Start of READING TEXT
None of this could be figured out using records typically provided to

litigants in LASC.

ii. Item #11, Exh p 11, 13, 15, Oct Nov 2006 – Trial Setting Conference – “off the record

The Trial Setting Conference was a proceeding “off the Record”, and no trial

date was ever adequately entered in Sustain, while Judge Connor continued to

manipulate trial dates and to switch between Jury and Non-Jury trials, until

after she was disqualified, Sept 10 2007, when she finally formally entered trial

date into the system at around 4:30pm.

In between, Summary Judgment hearing was conducted less than 30 days

before trial date, as set at that time, with no explicit notice or permanent

record of such. Note the date of entry of Minute Order is not consistent among

the several pages of the Minute Order, changing in the last page from

November 9, 2006 to January 16, 2007.

None of this could ever be figured out from Case Summary in Courtnet. None

of this could be figured out using records typically provided to litigants in

LASC.
End of READING TEXT
Start of EXCERPTED DATA
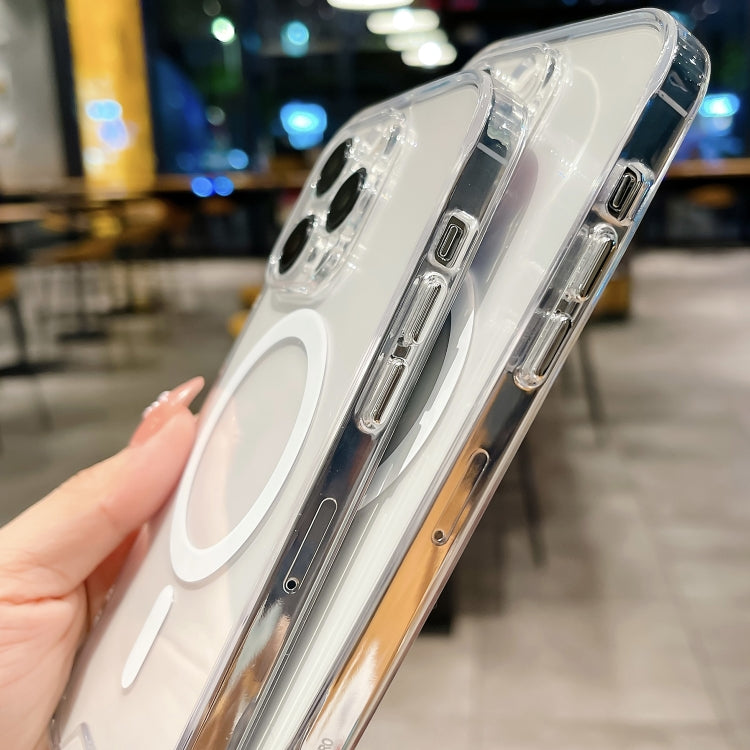 Para iPhone 15 Magsafe Space Phone Case (Transparente) - MOVILSTORE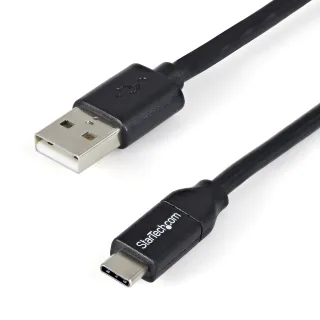 StarTech USB C to USB Cable - 6 ft / 2m - USB A to C - USB 2.0 Cable - USB Adapter Cable - USB Type C - USB-C Cable (USB2AC2M)
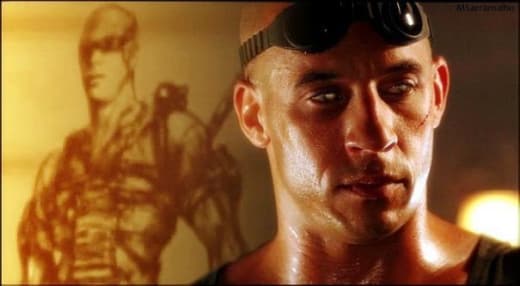 Riddick Stars Vin Diesel as Riddick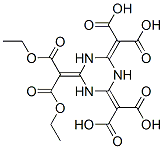 (Hexahydro-1,3,5-triazine-2,4,6-triylidene)tris(malonic acid diethyl) ester CAS#: 39945-18-1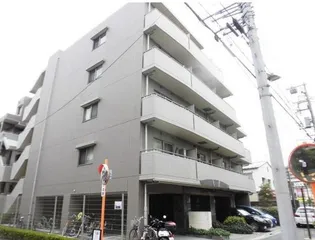 東京都大田区大森西1【マンション】の外観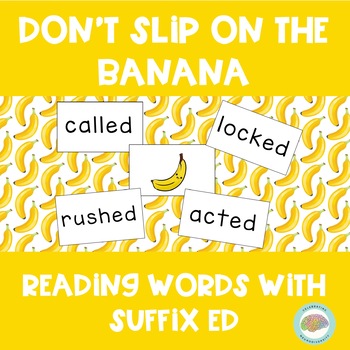 Preview of Reading words with the three sounds of ed game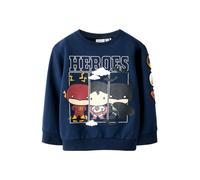 NAME IT Nmmosmus Batman Nreg Sweat Bru Wab, Blazer Blu Marine, 98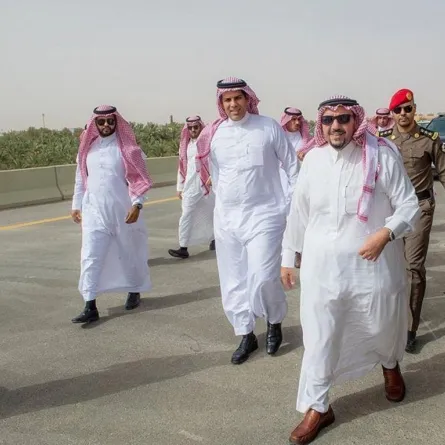 أمير منطقة القصيم يدشن مشروعات للنقل بـ800 مليون ريال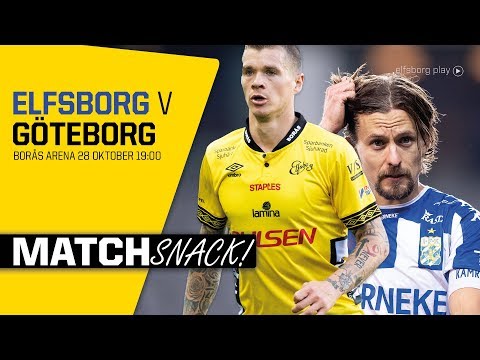 Matchsnack! Omgång 29: IF Elfsborg v IFK Göteborg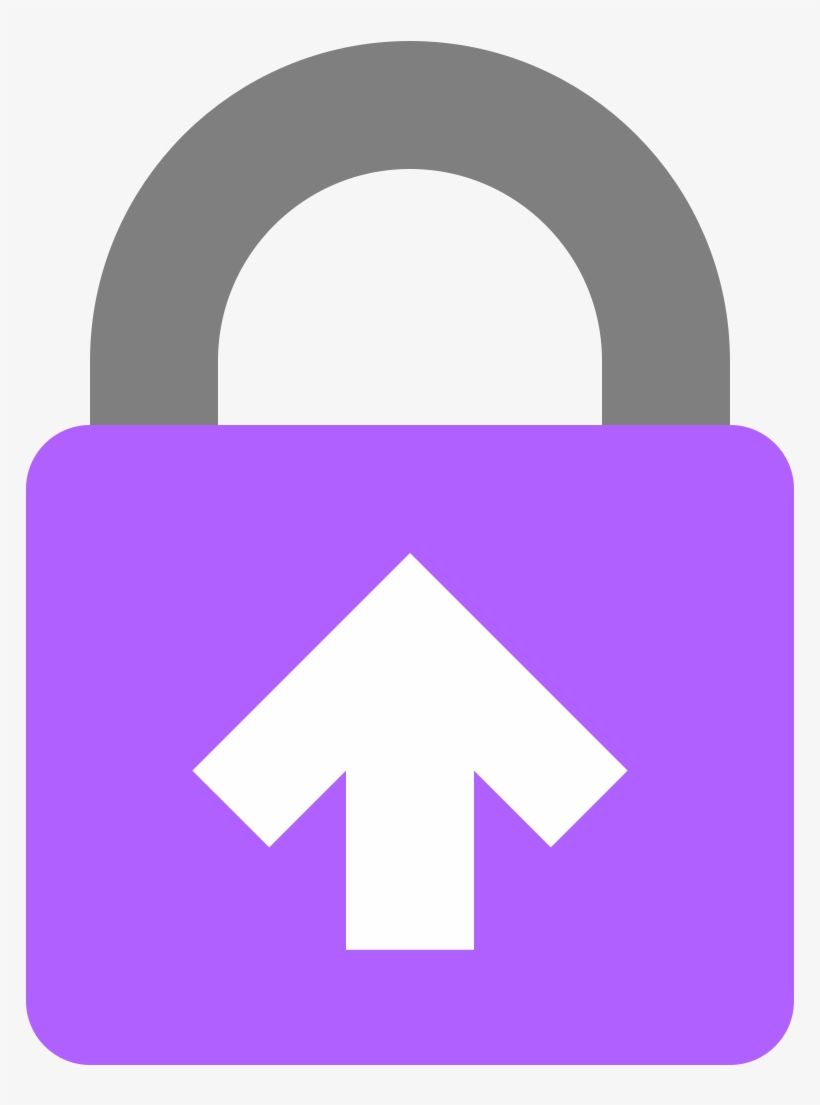 Upload Protection Shackle - Sign, transparent png download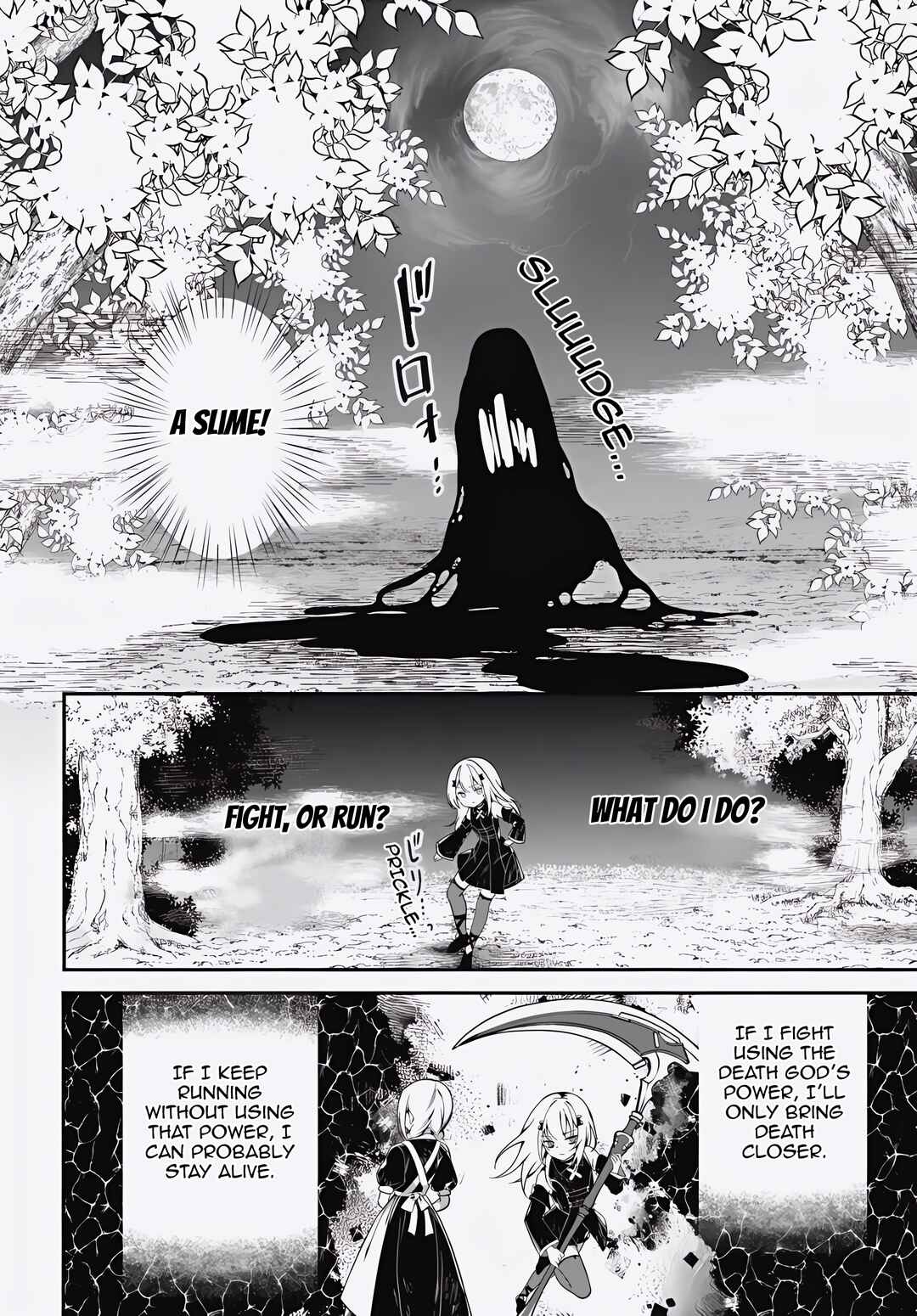 Shinigami Shoujo wa Kage kara Oshi o Nagametai: Akuyaku ni TS Tensei Shita kedo, Kossori Gensaku Chara o Kansatsu Shi ni Ikimasu! Chapter 1 - Page 16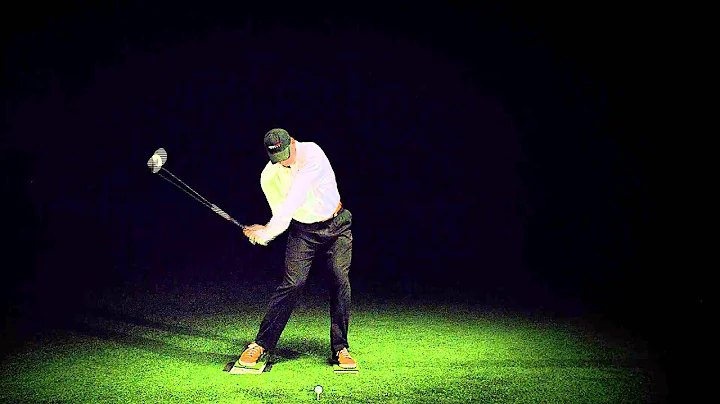 Gerry James 2 time long drive champion - golfers p...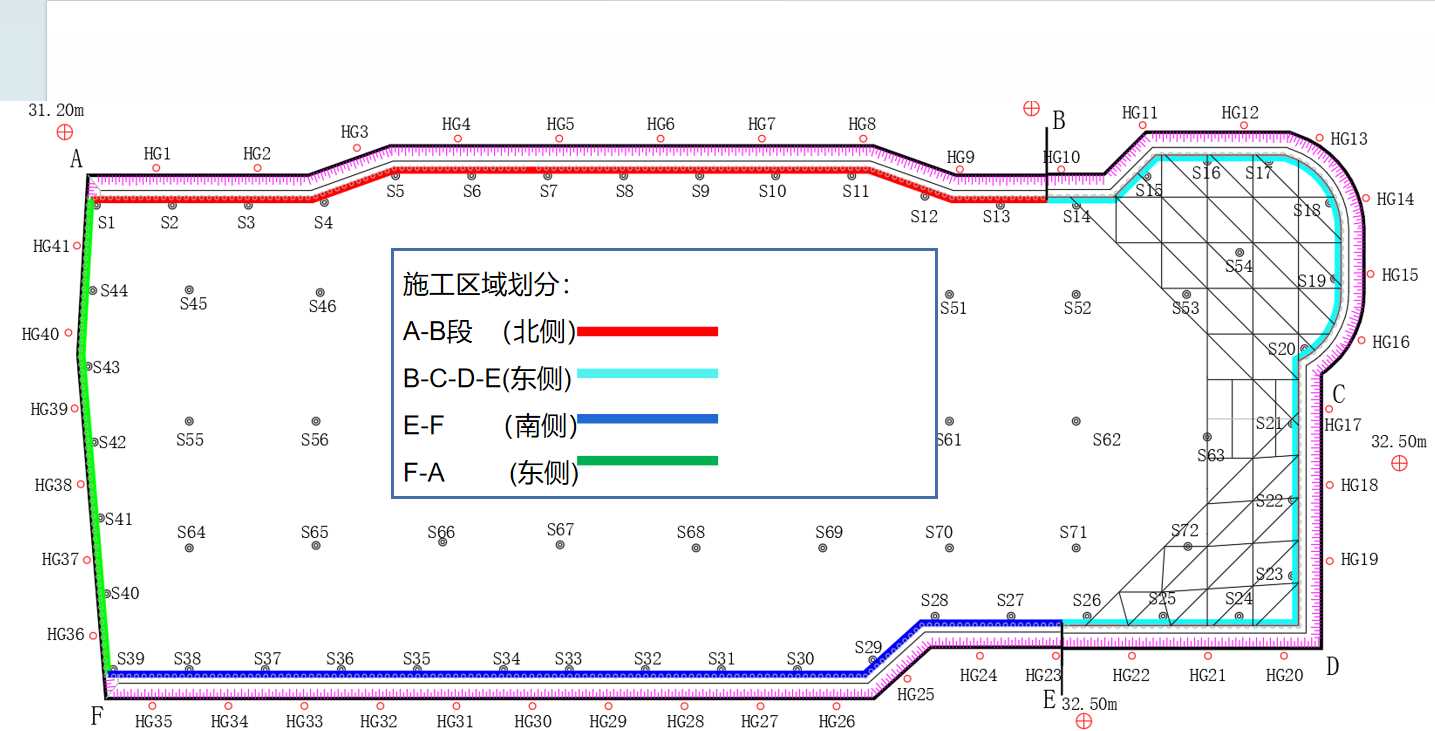 潍坊坊子区基坑支护设计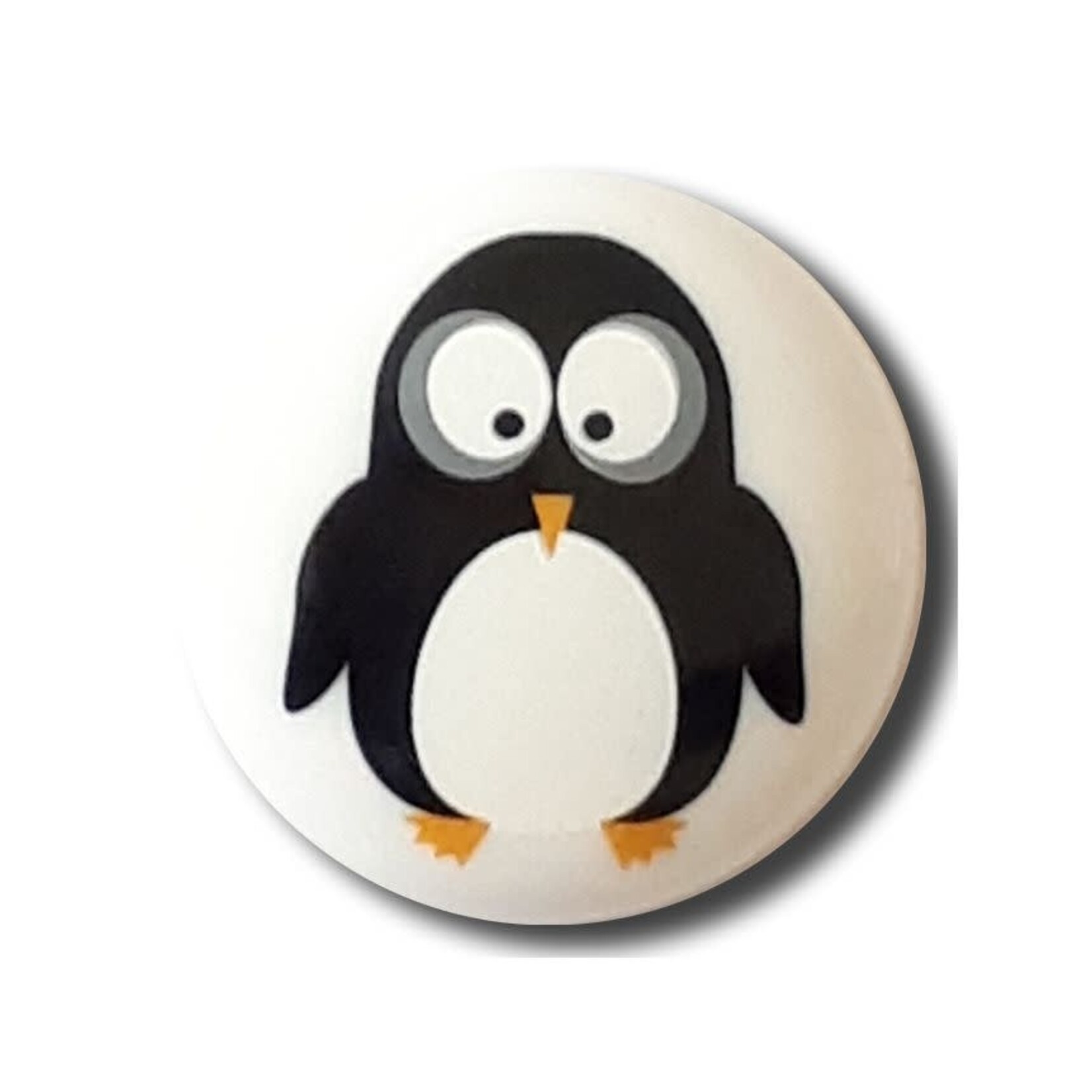 Dill Buttons Penguin 15mm - Dill Buttons 261314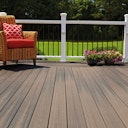 Vorschaubild HANDMUSTER FIBERON Terrassendiele WPC Pro-Tec plus Latte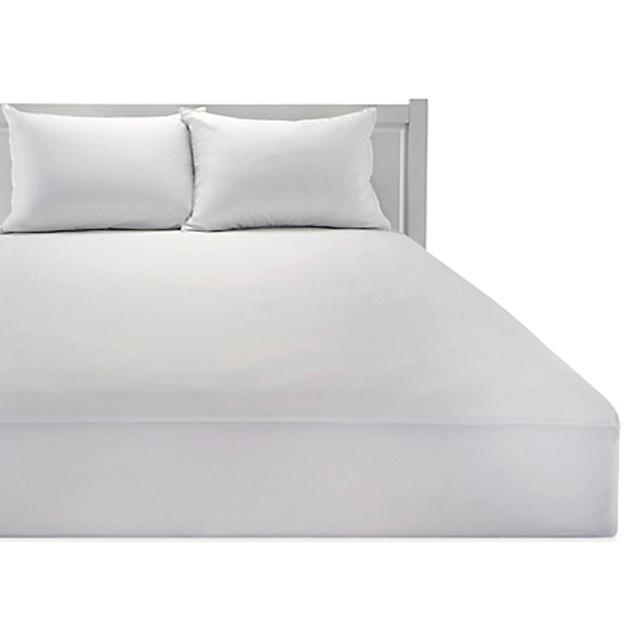 Healthy Nights™ Cotton Waterproof King Mattress Protector with Antimicrobial Treatment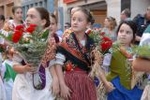 Multitudinaria ofrenda a Sant Pasqual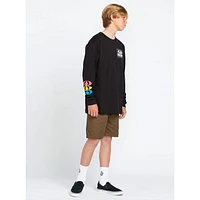 Stone Badge T-shirt 8-16y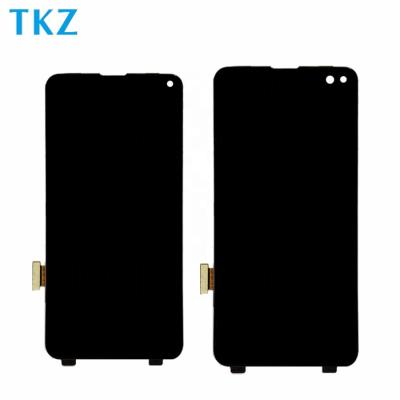 China Original Cell Phone OLED Screen For SAM Galaxy S10 G973F G973 for sale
End of EXCERPTED DATA
* TASKS TO PERFORM *
A) From the court-records text, list every date that includes a day, a month and a year.
B) Answer these questions from the court-records text:
(i) Which judge continued to manipulate trial dates and switch between Jury and Non-Jury trials?
(ii) At around what time was the trial date finally entered into the system?
(iii) How long before the trial date was the Summary Judgment hearing conducted?

* RESULTS BY TASK *
A)
Sept 10 2007
November 9, 2006
January 16, 2007

B)
(i) Judge Connor
(ii) Around 4:30pm
(iii) Less than 30 days